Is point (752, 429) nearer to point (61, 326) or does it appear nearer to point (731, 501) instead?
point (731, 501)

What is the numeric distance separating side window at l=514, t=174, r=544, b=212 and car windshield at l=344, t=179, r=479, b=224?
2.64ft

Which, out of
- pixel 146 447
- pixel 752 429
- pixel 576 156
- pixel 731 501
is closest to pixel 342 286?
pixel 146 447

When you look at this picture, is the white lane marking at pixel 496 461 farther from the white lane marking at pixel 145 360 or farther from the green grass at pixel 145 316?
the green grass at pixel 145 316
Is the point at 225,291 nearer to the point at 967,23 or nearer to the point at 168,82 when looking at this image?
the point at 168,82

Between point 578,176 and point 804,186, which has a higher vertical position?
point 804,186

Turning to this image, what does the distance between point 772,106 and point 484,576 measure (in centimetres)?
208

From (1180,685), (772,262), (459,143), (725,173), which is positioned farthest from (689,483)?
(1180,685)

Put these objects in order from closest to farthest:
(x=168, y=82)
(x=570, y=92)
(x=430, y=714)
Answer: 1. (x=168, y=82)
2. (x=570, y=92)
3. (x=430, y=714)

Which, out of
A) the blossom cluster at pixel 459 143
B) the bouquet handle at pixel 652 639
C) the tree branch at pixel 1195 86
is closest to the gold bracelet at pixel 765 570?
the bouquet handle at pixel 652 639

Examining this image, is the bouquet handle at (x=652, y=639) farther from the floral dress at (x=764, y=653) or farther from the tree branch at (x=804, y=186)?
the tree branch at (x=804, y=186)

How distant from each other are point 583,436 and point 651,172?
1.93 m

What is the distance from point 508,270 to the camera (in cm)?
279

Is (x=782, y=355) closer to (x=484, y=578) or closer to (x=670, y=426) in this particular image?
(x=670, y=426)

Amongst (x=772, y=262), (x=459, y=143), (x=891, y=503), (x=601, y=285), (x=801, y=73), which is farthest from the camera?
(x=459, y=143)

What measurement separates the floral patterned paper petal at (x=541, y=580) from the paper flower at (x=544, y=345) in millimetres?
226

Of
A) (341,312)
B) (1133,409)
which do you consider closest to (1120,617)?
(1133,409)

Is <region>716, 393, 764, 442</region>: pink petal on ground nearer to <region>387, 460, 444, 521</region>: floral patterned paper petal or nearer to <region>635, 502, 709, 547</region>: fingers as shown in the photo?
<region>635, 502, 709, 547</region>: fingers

○ ○ ○

_Goal_: The records above should be returned exactly.

_Written answer_:
Is point (752, 429) nearer to point (61, 326) or does it appear nearer to point (731, 501) instead?
point (731, 501)

What is the numeric distance separating side window at l=514, t=174, r=544, b=212 and car windshield at l=344, t=179, r=479, b=224?
2.64ft

Which, out of
- pixel 146 447
- pixel 752 429
- pixel 576 156
- pixel 731 501
is closest to pixel 342 286?
pixel 146 447

When you look at this picture, is the white lane marking at pixel 496 461 farther from the white lane marking at pixel 145 360 or farther from the green grass at pixel 145 316?
the green grass at pixel 145 316
Is the point at 225,291 nearer to the point at 967,23 or nearer to the point at 168,82 when looking at this image?
the point at 168,82

Between point 578,176 and point 804,186, which has a higher vertical position?
point 804,186

Turning to this image, what does the distance between point 772,106 and point 484,576 measure (in centimetres)?
208

From (1180,685), (772,262), (459,143), (725,173), which is positioned farthest from (689,483)?
(1180,685)

Put these objects in order from closest to farthest:
(x=168, y=82)
(x=570, y=92)
(x=430, y=714)
Answer: 1. (x=168, y=82)
2. (x=570, y=92)
3. (x=430, y=714)

Which, out of
A) the blossom cluster at pixel 459 143
B) the bouquet handle at pixel 652 639
C) the tree branch at pixel 1195 86
is closest to the gold bracelet at pixel 765 570?
the bouquet handle at pixel 652 639

Examining this image, is the bouquet handle at (x=652, y=639) farther from the floral dress at (x=764, y=653) or farther from the tree branch at (x=804, y=186)?
the tree branch at (x=804, y=186)

How distant from each other are point 583,436 and point 651,172?
1.93 m

What is the distance from point 508,270 to the camera (in cm)?
279

Is (x=782, y=355) closer to (x=484, y=578) or closer to (x=670, y=426) in this particular image?
(x=670, y=426)

Amongst (x=772, y=262), (x=459, y=143), (x=891, y=503), (x=601, y=285), (x=801, y=73), which is farthest from the camera?
(x=459, y=143)

What measurement separates the floral patterned paper petal at (x=541, y=580) from the paper flower at (x=544, y=345) in millimetres?
226

Of
A) (341,312)
B) (1133,409)
which do you consider closest to (1120,617)?
(1133,409)

Is <region>716, 393, 764, 442</region>: pink petal on ground nearer to <region>387, 460, 444, 521</region>: floral patterned paper petal or nearer to <region>635, 502, 709, 547</region>: fingers as shown in the photo?
<region>635, 502, 709, 547</region>: fingers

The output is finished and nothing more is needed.